● **Data supplied**

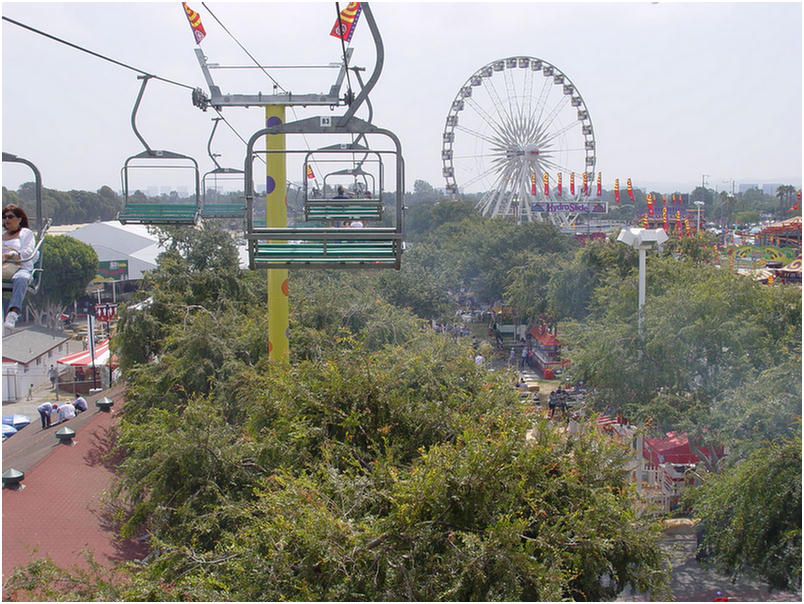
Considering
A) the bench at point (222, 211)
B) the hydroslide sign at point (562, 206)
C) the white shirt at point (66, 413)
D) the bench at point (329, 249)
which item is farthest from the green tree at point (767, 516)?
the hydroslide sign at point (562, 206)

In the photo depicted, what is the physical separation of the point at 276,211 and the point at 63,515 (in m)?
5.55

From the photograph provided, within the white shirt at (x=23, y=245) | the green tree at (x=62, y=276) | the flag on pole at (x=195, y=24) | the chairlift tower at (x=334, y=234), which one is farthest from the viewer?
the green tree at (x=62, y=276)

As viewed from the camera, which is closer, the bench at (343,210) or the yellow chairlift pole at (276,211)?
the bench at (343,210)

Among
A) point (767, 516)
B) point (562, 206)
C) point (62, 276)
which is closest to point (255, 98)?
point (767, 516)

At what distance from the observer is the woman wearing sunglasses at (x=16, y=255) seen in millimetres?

● **Task prompt**
Copy each of the lines above that contains the word "bench", matching its case exactly.

● **Written answer**
A) the bench at point (222, 211)
D) the bench at point (329, 249)
As viewed from the camera, which is closer, the bench at (343,210) or the yellow chairlift pole at (276,211)?
the bench at (343,210)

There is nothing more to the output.